Hoje a Faria Lima tem uma vacância baixíssima. É uma referência. E por que as pessoas querem estar lá? Porque é um hub do mercado financeiro, um ecossistema que funciona muito bem, de empresas que têm atividades afins.
Os escritórios têm um impacto muito grande nas cidades. É ruim fazer um escritório num lugar onde não tenha nada, porque aí é preciso trazer tudo para dentro da empresa.
Mas também novas regiões podem ser criadas a partir de um grupo de empreendimentos. É o que está acontecendo atualmente na Chácara Santo Antônio, com avenidas novas, uma urbanização completa, com passarelas ligando os prédios. Prédios residenciais, shoppings, serviços, tudo conectado.
Que outras tendências têm surgido nas cidades?
Eu sou muito a favor da integração dos prédios com a cidade. Acho que eles devem ser abertos, como a baleia na Faria Lima. A segurança é feita pelas pessoas. Hoje, a maioria dos empreendimentos são abertos, sem grades, com parques e praças que são para a cidade. Essa é a tendência.
Outra tendência são os empreendimentos mistos: lojas do térreo, escritórios numa parte e apartamentos em outra. Apartamentos até de alto padrão estão sendo feitos assim. Em Nova York, por exemplo, os prédios mais chiques têm estabelecimentos comerciais, loja, hotel. Isso está mudando um pouco aqui, está se quebrando um paradigma. Isso melhora a cidade como um todo, as pessoas poderem fruir, aproveitar todos os serviços sem ter que pegar carro. Eu sou a favor do adensamento. As grandes cidades são concentradas. Você consegue ter melhores serviços em uma área menor.
Sala de reuniões da Athié Wohnrath com recursos tecnológicos.

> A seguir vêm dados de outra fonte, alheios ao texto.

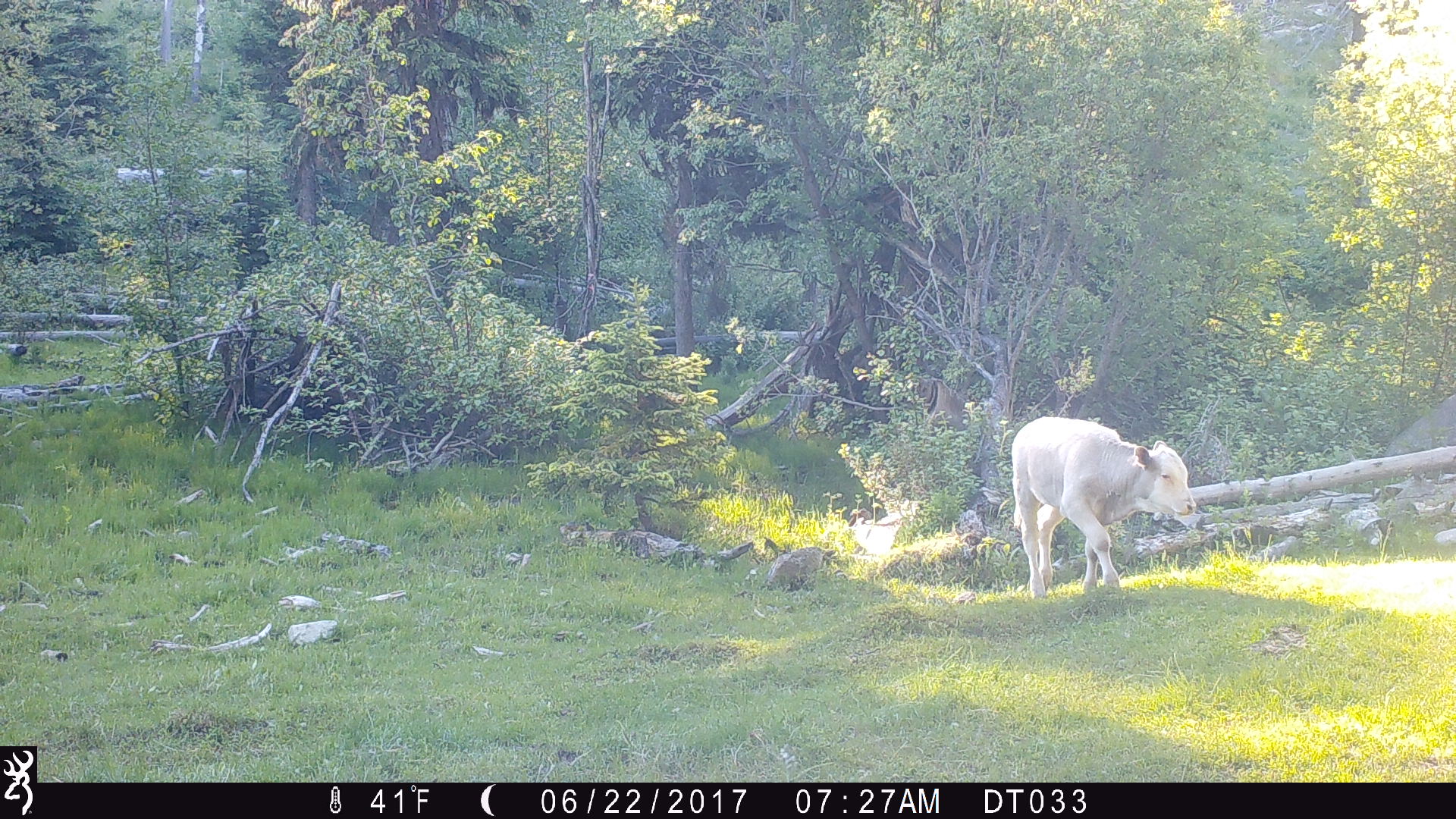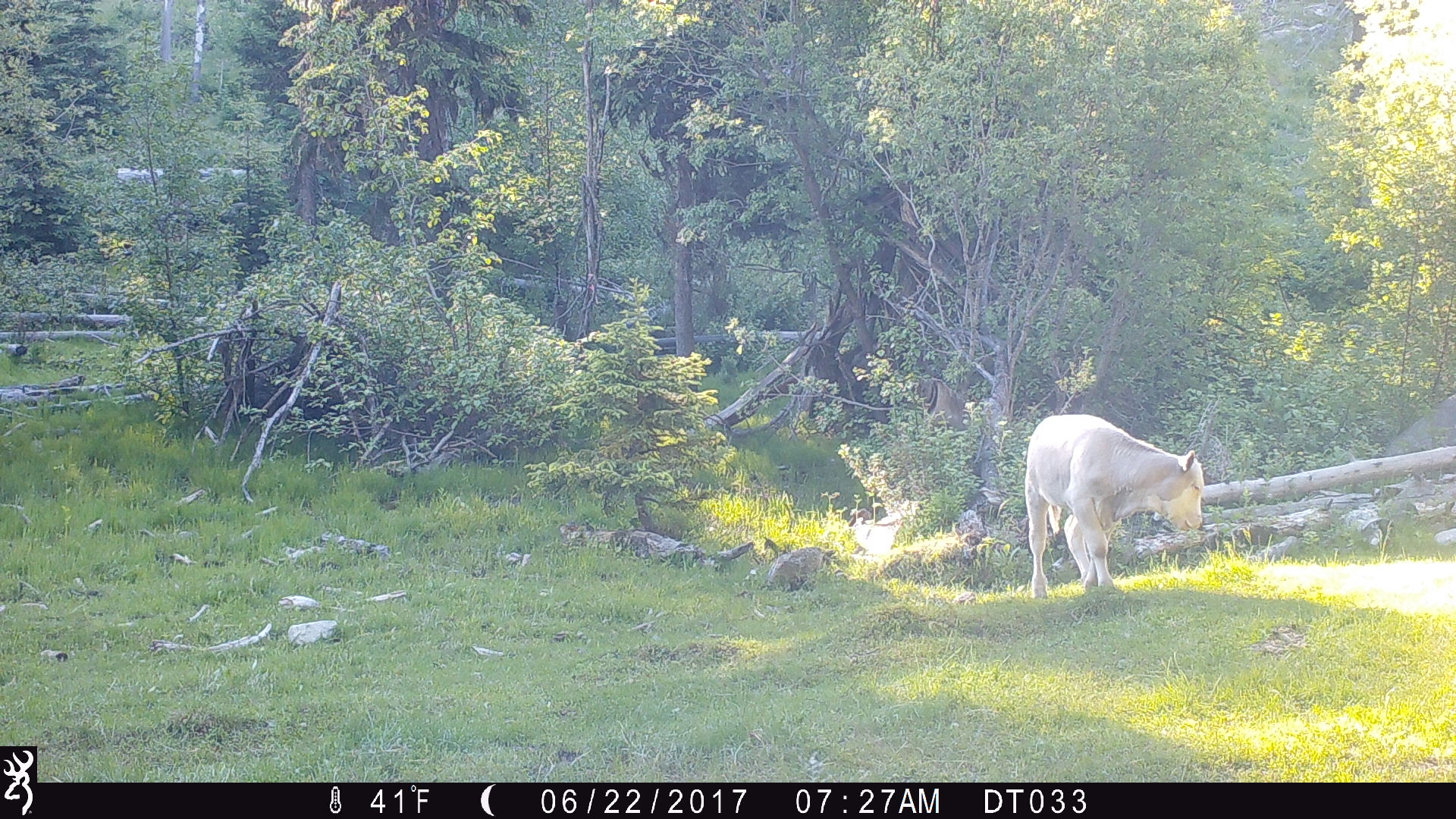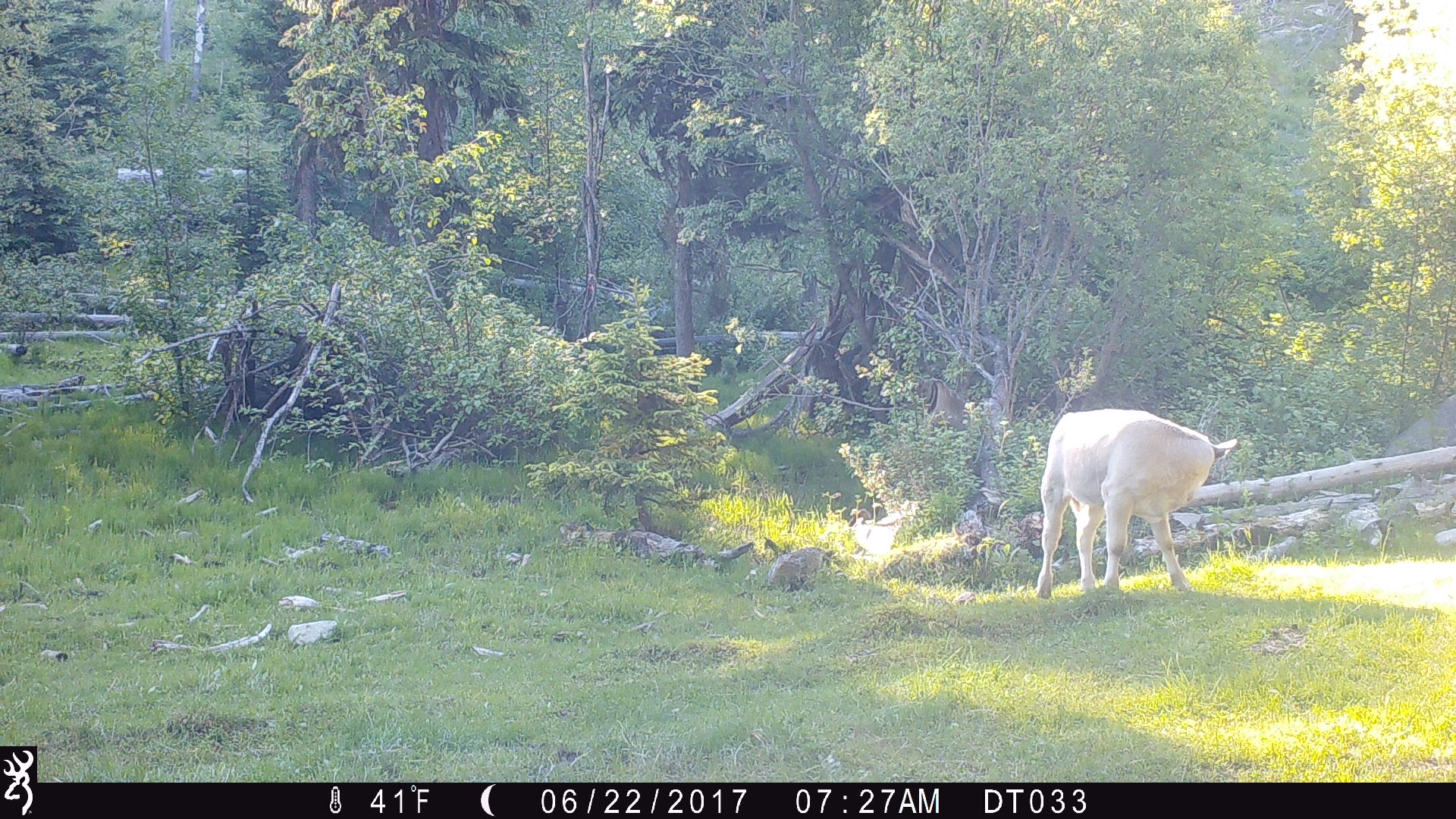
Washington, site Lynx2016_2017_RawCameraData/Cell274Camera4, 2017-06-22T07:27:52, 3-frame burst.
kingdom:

Quais são os principais projetos da Athié para esse ano?
Estamos com um volume bem grande de projetos, muitos de empresas que estão querendo fazer essa mudança dos interiores. Muitas já fizeram. A PwC é um exemplo: estava na Água Branca, numa área verticalizada, e mudou para a Faria Lima, numa área menor. É mais central, mais próximo dos clientes e ficou incrível.

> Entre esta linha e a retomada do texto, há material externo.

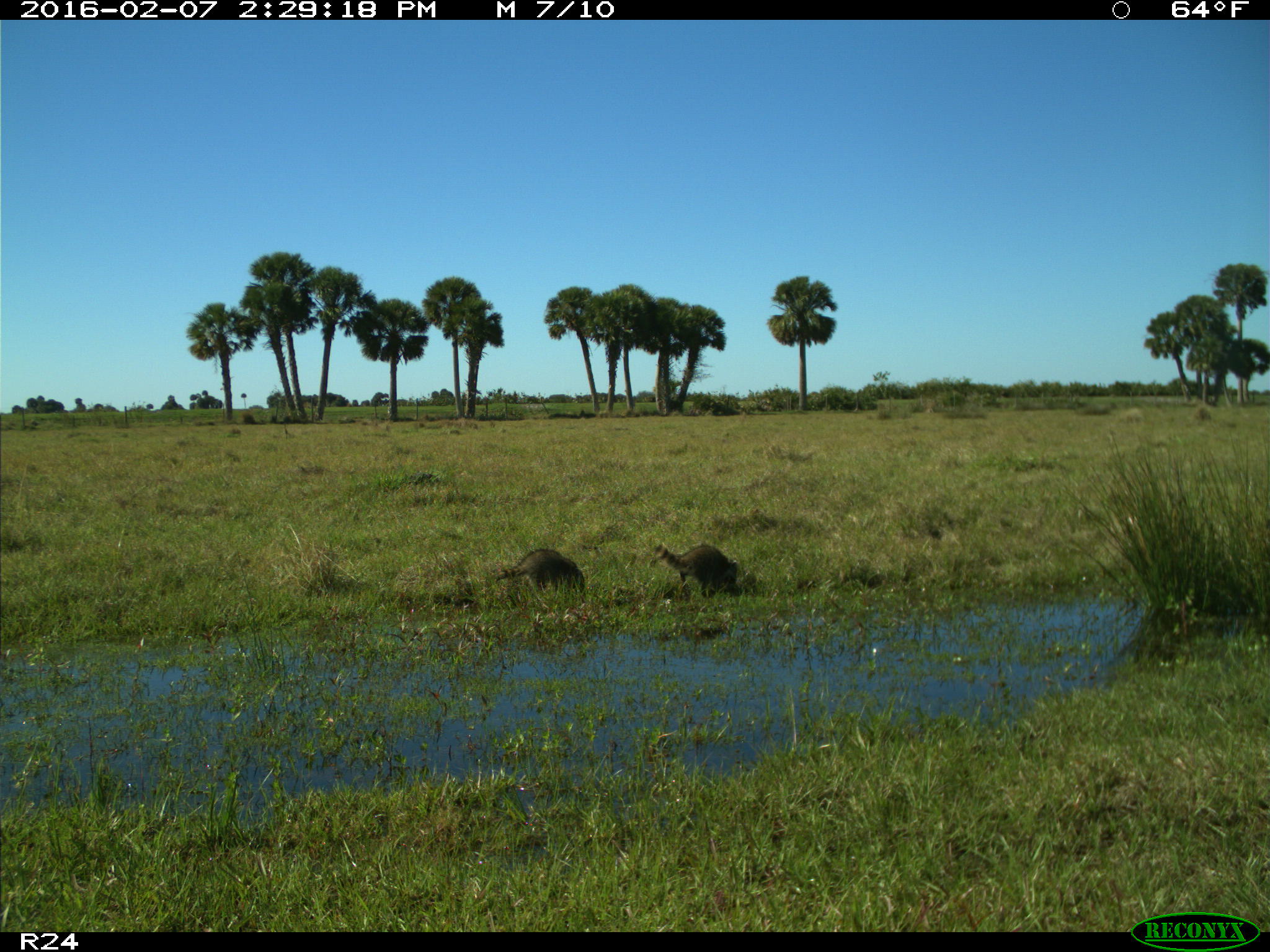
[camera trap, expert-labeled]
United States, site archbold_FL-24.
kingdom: Animalia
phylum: Chordata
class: Mammalia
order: Carnivora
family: Procyonidae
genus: Procyon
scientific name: Procyon lotor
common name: common raccoon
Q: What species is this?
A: Procyon lotor (common raccoon).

Outra coisa que temos feito bastante são espaços de eventos que não sejam usados só pela empresa, mas cedidos para parceiros. Aqui mesmo, nós cedemos nosso auditório para ONGs ou associações. E com isso vêm pessoas de fora e passam a conhecer o nosso trabalho.
Também estamos fazendo imóveis comerciais. Temos um braço de incorporação que está indo muito bem, com empreendimentos só nossos ou em parceria com outras empresas. Também temos atuado no segmento de educação, fizemos várias escolas bacanas. Para cada segmento, temos uma construtora com perfil diferente.

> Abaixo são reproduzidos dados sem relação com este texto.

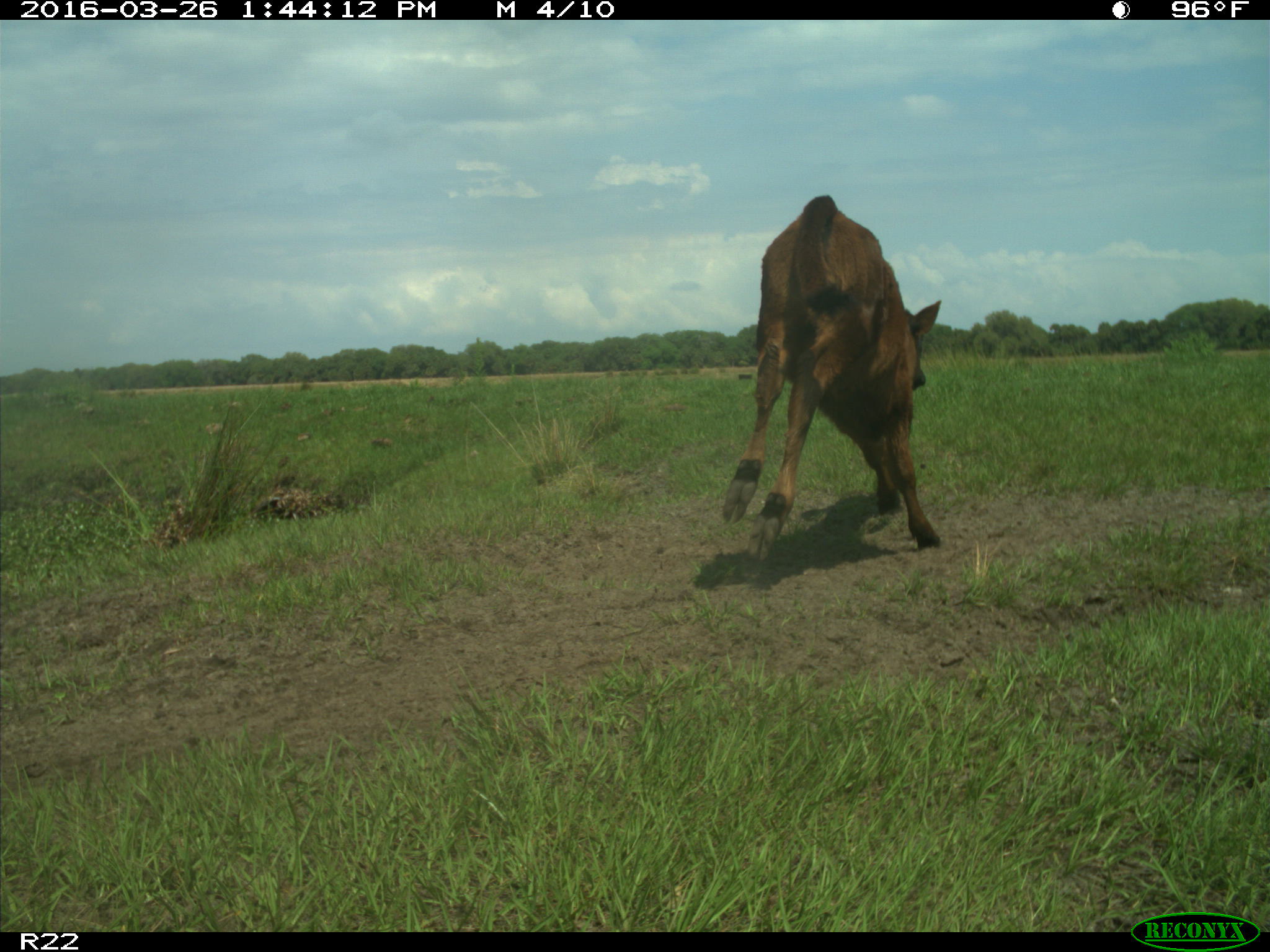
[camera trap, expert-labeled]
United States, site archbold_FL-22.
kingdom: Animalia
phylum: Chordata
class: Mammalia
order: Artiodactyla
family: Bovidae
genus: Bos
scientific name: Bos taurus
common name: domestic cow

Este ano, temos como objetivo sedimentar essa base que construímos. O mercado está aquecido, apesar das dificuldades deste começo de ano, com novo governo, taxa de juros, guerra da Ucrânia, importações da China que ainda não se normalizaram, conjuntura internacional que não está boa. Tem uma série de desafios no mundo inteiro, mas sempre fomos otimistas. A gente gosta de olhar pra frente, de sermos criativos, antenados. Sempre atrás das tendências para atender nossos clientes, em todos os segmentos em que atuamos.